- Page excerpt -
Best of Last Week—New images of Jupiter, improving soccer playing in robots, news addiction can make you sick

August 29, 2022 by Bob Yirka
Best of Last Week – New images of Jupiter, improving soccer playing in robots, news addiction can make you sick
James Webb Space Telescope images of Jupiter display a stunning wealth of detail. A filter sensitive to auroral emission from ionized hydrogen (mapped into the red channel) reveals auroral ovals on the disk of the planet that extend to high altitudes above both the northern and southern poles. A different filter sensitive to high-altitude hazes (mapped into the green channel) highlights the polar hazes that swirl around the northern and southern poles, while a third filter highlights light reflected from the deeper main cloud (mapped in the blue channel). The Great Red Spot, the equatorial region and compact (including tiny) cloud regions appear white (or reddish-white) in this false-color image. Regions with little cloud cover appear as dark ribbons north of the equatorial region. Other dark regions here, both next to the Great Red Spot and in cyclonic features in the south hemisphere, are also dark-colored when observed in visible light. Credit: NASA, European Space Agency, Jupiter Early Release Science team. Image processing: Judy Schmidt

It was a good week for space science as NASA released sharp, new images of Jupiter taken by the James Webb Telescope. The artificially colored images showed details such as fine filigree on the edges of colored bands surrounding the famous Great Red Spot and the auroras over the north and south poles. Also, an international team of researchers studying data sent back from the Mars rover Perseverance found some surprises in the first underground radar images sent back— inclined planes and stacked rocks. And a team at the University of California, also studying data from the Webb telescope, were able to make the first unequivocal detection of carbon dioxide in the atmosphere of an exoplanet.

- Data block -
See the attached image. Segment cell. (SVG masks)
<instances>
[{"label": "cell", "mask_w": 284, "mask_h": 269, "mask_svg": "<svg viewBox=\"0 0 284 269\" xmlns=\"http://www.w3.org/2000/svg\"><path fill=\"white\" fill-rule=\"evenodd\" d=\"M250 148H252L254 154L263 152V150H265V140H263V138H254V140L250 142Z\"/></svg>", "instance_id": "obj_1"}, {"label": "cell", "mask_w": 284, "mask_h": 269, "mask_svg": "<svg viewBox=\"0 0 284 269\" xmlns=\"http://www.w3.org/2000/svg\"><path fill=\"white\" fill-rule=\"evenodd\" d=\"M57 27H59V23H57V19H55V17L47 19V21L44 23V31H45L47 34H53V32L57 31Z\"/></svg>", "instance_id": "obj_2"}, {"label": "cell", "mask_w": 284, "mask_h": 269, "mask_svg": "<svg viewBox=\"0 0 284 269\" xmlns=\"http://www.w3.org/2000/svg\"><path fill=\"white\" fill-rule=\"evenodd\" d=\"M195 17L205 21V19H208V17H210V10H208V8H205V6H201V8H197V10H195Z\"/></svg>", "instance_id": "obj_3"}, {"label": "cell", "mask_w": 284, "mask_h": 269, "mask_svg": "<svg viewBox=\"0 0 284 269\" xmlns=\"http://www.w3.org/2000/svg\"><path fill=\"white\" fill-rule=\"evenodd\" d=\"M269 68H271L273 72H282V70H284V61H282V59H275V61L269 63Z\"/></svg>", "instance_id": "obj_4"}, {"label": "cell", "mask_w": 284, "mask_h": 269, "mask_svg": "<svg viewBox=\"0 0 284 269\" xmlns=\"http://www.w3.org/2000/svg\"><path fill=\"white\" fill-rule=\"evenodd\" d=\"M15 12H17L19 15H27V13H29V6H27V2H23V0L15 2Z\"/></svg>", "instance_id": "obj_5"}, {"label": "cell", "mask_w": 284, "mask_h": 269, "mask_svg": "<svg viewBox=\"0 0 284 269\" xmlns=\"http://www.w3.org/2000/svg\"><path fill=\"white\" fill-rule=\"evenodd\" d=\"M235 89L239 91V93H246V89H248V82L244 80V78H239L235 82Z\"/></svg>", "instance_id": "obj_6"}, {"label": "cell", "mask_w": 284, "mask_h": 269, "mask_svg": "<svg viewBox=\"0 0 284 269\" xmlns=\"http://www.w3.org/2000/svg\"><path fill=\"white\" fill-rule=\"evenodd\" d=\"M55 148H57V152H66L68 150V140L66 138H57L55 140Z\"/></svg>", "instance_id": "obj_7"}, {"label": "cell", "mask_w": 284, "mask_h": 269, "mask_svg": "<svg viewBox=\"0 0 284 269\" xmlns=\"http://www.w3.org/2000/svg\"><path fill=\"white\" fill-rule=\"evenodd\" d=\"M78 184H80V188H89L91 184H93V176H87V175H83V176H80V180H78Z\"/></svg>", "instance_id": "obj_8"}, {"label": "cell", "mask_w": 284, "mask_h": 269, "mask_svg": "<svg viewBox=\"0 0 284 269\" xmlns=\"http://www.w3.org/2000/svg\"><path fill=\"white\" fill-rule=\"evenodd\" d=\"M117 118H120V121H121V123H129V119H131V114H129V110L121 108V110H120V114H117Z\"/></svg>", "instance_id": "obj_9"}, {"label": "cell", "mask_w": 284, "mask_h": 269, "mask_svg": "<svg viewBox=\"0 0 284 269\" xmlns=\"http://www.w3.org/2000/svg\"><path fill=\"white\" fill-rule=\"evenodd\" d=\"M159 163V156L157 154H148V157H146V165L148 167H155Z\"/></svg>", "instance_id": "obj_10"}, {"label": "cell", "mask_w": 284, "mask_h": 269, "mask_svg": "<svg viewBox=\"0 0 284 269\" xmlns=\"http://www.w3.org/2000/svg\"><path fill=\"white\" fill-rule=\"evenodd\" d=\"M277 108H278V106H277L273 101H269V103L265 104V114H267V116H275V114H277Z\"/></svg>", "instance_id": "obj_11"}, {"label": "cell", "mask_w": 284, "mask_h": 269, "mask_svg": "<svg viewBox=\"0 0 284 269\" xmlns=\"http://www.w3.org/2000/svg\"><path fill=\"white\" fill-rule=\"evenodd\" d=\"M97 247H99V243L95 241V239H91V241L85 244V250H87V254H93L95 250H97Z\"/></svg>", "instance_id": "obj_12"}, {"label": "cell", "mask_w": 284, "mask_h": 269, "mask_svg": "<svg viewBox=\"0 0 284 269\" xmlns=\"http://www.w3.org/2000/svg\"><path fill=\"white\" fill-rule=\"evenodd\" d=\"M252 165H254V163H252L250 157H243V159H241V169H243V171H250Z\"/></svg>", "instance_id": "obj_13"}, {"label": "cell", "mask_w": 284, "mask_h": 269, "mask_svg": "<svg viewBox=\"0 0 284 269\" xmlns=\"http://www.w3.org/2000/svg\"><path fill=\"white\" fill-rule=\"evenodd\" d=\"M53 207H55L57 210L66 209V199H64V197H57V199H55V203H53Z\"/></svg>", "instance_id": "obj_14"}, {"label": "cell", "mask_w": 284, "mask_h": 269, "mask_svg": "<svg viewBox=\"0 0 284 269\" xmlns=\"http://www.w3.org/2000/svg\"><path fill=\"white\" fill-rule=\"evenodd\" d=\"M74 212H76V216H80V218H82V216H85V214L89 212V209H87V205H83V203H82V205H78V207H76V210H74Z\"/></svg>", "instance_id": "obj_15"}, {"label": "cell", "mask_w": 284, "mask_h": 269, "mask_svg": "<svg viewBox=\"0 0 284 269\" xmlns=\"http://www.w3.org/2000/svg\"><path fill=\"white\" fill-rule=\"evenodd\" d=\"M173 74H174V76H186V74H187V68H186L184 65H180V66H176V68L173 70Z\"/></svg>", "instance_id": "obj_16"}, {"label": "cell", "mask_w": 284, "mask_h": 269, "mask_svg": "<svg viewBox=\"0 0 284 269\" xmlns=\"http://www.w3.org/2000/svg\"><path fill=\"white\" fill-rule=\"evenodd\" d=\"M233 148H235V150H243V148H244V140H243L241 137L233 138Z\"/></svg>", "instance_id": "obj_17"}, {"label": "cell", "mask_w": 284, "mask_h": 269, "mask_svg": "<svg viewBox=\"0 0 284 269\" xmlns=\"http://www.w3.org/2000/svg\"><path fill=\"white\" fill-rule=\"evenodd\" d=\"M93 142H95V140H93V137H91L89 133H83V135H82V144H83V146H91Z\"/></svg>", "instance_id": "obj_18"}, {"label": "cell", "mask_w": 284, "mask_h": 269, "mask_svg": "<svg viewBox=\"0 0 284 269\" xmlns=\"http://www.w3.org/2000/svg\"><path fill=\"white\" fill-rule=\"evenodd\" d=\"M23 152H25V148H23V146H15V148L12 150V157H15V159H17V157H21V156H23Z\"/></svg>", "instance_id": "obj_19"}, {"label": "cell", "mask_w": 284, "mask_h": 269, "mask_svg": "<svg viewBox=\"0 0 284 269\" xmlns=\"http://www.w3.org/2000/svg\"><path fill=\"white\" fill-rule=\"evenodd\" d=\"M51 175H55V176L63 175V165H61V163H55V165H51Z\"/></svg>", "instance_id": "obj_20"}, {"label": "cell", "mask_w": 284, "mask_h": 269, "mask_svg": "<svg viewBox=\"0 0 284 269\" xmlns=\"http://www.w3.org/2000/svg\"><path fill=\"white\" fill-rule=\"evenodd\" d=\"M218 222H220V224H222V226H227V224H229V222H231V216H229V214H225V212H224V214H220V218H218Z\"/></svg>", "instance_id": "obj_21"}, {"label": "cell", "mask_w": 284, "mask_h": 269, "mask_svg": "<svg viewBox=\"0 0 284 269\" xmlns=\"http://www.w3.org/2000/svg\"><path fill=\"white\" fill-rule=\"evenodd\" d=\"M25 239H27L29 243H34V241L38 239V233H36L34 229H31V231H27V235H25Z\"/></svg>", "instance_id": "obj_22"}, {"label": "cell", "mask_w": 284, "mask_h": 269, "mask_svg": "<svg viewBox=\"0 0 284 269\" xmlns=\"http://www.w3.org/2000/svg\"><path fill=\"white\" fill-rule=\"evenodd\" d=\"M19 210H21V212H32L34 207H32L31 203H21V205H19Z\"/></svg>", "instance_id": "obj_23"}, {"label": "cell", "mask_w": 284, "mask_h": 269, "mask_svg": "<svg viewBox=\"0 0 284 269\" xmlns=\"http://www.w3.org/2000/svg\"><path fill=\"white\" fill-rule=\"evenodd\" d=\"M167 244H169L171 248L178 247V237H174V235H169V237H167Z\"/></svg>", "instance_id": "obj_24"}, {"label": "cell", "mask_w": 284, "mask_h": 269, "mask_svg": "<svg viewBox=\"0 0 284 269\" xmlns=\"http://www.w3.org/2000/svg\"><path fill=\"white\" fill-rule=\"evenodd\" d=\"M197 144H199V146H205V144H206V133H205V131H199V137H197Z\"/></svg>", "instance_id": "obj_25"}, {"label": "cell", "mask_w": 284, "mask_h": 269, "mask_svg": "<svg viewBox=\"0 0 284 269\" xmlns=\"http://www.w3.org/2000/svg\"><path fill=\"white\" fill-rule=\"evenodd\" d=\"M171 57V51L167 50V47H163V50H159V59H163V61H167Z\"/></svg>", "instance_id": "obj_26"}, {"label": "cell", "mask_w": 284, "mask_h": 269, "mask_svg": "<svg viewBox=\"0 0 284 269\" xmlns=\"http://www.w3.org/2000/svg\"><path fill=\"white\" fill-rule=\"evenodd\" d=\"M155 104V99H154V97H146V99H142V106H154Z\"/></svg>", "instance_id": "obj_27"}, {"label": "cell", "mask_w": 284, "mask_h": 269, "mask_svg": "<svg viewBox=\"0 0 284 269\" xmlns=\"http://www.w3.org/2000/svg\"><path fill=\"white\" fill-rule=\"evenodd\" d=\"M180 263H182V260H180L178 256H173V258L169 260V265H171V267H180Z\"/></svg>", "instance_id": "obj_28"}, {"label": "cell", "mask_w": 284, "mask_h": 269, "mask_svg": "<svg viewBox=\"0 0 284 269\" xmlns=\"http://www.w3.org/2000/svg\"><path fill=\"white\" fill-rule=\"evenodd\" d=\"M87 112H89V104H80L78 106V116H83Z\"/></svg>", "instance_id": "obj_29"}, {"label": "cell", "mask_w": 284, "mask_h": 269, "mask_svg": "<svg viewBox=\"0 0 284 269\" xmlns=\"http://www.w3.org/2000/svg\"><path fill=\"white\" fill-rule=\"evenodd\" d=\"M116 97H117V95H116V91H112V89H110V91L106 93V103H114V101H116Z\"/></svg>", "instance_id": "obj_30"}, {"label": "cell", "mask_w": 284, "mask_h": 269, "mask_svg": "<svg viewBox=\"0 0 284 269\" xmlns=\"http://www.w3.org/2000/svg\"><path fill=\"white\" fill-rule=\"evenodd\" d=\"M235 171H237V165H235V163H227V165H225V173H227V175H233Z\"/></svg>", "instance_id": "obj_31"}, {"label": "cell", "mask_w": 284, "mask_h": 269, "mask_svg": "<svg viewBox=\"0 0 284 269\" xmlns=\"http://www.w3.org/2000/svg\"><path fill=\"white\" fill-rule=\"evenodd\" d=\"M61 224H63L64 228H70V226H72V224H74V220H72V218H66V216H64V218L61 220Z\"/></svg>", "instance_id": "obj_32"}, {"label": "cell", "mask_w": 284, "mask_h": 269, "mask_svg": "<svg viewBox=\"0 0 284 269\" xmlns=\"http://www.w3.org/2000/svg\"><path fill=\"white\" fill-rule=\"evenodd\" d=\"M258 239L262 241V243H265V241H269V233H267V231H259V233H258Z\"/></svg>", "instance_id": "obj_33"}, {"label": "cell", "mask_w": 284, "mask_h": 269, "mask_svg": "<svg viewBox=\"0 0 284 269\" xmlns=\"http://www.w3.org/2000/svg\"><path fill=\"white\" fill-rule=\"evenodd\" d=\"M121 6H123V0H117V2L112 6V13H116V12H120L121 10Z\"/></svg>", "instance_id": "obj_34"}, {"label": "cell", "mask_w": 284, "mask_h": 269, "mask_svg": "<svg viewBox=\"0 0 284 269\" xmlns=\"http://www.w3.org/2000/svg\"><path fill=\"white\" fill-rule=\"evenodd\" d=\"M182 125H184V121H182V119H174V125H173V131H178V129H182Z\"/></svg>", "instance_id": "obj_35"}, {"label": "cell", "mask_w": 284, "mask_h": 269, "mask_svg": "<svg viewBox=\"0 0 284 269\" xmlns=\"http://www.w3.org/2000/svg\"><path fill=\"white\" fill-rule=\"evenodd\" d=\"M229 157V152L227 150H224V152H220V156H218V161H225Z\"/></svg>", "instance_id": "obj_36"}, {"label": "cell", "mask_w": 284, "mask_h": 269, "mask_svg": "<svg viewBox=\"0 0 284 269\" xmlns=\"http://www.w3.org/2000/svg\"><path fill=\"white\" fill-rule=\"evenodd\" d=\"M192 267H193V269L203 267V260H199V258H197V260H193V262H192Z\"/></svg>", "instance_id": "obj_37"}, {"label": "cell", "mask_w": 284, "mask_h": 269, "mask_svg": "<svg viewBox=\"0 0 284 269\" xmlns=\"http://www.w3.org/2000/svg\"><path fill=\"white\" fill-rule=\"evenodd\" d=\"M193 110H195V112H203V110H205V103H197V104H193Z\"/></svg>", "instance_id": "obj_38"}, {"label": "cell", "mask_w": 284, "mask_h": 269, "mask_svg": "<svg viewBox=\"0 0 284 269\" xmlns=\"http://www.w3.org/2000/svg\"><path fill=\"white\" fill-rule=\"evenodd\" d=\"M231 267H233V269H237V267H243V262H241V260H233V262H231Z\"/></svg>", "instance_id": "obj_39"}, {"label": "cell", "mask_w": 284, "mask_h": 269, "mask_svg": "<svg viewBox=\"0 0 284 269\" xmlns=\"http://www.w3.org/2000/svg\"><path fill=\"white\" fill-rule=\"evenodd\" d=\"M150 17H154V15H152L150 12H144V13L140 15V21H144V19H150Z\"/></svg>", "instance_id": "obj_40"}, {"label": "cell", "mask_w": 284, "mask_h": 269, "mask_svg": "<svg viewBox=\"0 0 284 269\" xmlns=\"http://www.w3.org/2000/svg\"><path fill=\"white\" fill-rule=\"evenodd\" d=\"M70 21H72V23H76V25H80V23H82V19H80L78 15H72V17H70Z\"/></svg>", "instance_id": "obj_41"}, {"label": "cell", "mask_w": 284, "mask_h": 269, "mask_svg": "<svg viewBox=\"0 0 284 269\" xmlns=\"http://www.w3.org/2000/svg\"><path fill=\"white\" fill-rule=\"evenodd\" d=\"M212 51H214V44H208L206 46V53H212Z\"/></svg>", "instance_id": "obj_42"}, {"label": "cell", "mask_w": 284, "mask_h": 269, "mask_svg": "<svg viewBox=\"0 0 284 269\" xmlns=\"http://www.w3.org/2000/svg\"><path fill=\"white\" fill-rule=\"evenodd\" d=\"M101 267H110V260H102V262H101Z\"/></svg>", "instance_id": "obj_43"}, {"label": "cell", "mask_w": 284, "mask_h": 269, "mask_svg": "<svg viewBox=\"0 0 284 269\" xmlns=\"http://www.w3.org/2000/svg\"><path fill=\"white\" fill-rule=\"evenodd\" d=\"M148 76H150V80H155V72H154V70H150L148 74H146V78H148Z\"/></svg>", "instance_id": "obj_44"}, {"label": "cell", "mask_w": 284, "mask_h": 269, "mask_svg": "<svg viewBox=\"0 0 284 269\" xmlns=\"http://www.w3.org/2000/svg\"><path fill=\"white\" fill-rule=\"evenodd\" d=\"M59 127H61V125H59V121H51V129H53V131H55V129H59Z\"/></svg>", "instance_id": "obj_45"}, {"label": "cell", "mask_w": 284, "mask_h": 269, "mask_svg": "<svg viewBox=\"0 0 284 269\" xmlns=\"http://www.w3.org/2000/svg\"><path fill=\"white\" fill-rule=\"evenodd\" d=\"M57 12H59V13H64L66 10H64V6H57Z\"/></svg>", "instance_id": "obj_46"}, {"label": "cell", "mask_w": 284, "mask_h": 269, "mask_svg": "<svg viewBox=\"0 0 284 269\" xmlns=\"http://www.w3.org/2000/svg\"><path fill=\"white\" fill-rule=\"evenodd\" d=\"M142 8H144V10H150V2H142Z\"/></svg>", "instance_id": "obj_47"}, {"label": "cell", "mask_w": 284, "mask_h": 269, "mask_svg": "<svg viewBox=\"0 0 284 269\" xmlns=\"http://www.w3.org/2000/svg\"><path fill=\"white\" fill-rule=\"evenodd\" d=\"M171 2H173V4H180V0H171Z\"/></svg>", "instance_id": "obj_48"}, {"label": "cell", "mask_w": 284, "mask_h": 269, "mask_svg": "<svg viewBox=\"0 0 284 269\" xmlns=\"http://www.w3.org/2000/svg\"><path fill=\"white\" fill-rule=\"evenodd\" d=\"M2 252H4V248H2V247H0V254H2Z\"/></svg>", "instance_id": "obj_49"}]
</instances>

- Directions -
1/ From the Jupiter article, extract the passage from "It was a good" to "of an exoplanet.".
2/ Answer these questions using the Jupiter article:
(a) Which color channel holds the filter sensitive to auroral emission from ionized hydrogen?
(b) What surprises did the first underground radar images from the Perseverance rover show?
(c) What did the University of California team detect in the atmosphere of an exoplanet?
The lines that come after the Jupiter article are separate material.

- Answers by item number -
1/
It was a good week for space science as NASA released sharp, new images of Jupiter taken by the James Webb Telescope. The artificially colored images showed details such as fine filigree on the edges of colored bands surrounding the famous Great Red Spot and the auroras over the north and south poles. Also, an international team of researchers studying data sent back from the Mars rover Perseverance found some surprises in the first underground radar images sent back— inclined planes and stacked rocks. And a team at the University of California, also studying data from the Webb telescope, were able to make the first unequivocal detection of carbon dioxide in the atmosphere of an exoplanet.

2/
(a) The red channel.
(b) Inclined planes and stacked rocks.
(c) Carbon dioxide, the first unequivocal detection of it in an exoplanet's atmosphere.